# Leibniz notation, need clarification

1. Jul 23, 2006

### Werg22

This question comes from how Leibniz chose his notation.

How to prove that the limit when h goes to 0 of the expression:

$$\frac{f(x + 2h) - f(x + h) - [f(x + h) - f(x)]}{h^{2}}$$

is f''(x)?

Step 1: We know that

$$\frac{f(x + h) - f(x)}{h} = f'(x) + a$$

Where "a" is a value that can be as small as we want, in function of h.

Step2:

Also,

It has occured to me that first we must prove that

$$\frac{f(x + 2h) - f(x + h)}{h}$$ can be written under the form

$$f'(x + h) + b$$

Step 3: The last condition that must be fufilled is that the limit as h goes to 0 of the expression $$\frac{b - a}{h}$$ is 0.

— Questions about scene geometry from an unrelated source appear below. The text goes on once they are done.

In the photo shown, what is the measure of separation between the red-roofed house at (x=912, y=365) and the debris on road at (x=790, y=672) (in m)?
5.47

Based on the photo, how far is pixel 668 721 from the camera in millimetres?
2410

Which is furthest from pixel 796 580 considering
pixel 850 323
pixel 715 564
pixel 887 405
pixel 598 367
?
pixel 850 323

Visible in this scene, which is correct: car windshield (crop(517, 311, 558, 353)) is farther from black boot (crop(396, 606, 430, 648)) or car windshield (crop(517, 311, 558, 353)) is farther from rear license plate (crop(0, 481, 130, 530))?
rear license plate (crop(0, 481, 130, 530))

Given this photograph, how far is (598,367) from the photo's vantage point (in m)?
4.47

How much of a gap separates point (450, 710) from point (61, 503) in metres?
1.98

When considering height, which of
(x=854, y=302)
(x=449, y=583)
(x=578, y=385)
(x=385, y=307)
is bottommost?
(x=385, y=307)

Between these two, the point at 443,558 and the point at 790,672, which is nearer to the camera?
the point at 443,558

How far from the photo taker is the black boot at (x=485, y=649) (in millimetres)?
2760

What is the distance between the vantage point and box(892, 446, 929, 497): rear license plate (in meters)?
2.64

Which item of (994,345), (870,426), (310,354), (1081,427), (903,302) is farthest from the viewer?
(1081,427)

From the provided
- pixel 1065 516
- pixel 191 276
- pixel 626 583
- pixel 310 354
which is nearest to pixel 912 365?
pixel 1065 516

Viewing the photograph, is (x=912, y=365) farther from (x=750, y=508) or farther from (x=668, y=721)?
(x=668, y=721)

$$\frac{f(x + 2h) - f(x + h) - [f(x + h) - f(x)]}{h^{2}}$$

We write

$$\frac{f'(x + h) + b - [f'(x) + a]}{h}$$

We rearange so

$$\frac{f'(x + h) - f'(x)}{h}+ \frac{b - a}{h}$$

Now it would be clear the limit is f''(x).

The real problem is to prove step 2 and step 3... I tried but nothing occured to me. Anyone care to try/help? Thanks in advance.

Last edited: Jul 24, 2006
2. Jul 23, 2006

### Data

Assuming that $f$ is twice differentiable (which you must be already), just applying l'Hopital's rule twice to the original expression will get the result.

3. Jul 24, 2006

### Werg22

Okay, I see. Did Leibniz had the notions of what Hopital's rule implies? If not, there must be another evidence that Leibniz fell upon. Any idea in that case?

4. Jul 24, 2006

### arildno

You can't fantasize in this way about the historical evolution of notation, Werg22!

To give you just a hint:
The notation f(x) was not at all developed at the time Leibniz chose his notation!
In fact, it was Euler, about 100 years after Leibniz who developed a proto-notation that eventually developed into f(x) in the 19th century.

Furthermore, proofs were generally something very different in the 17th century from proofs of today.

Apart from some solid arguments, most accepted proofs at that time is regarded as mere hand-waving in our time.

There are too many ways that a notation COULD have developed, making it IMPOSSIBLE to deduce how it actually came about.
The only way to find this out is to read the actual works by Leibniz, or better, works by competent commentators on Leibniz.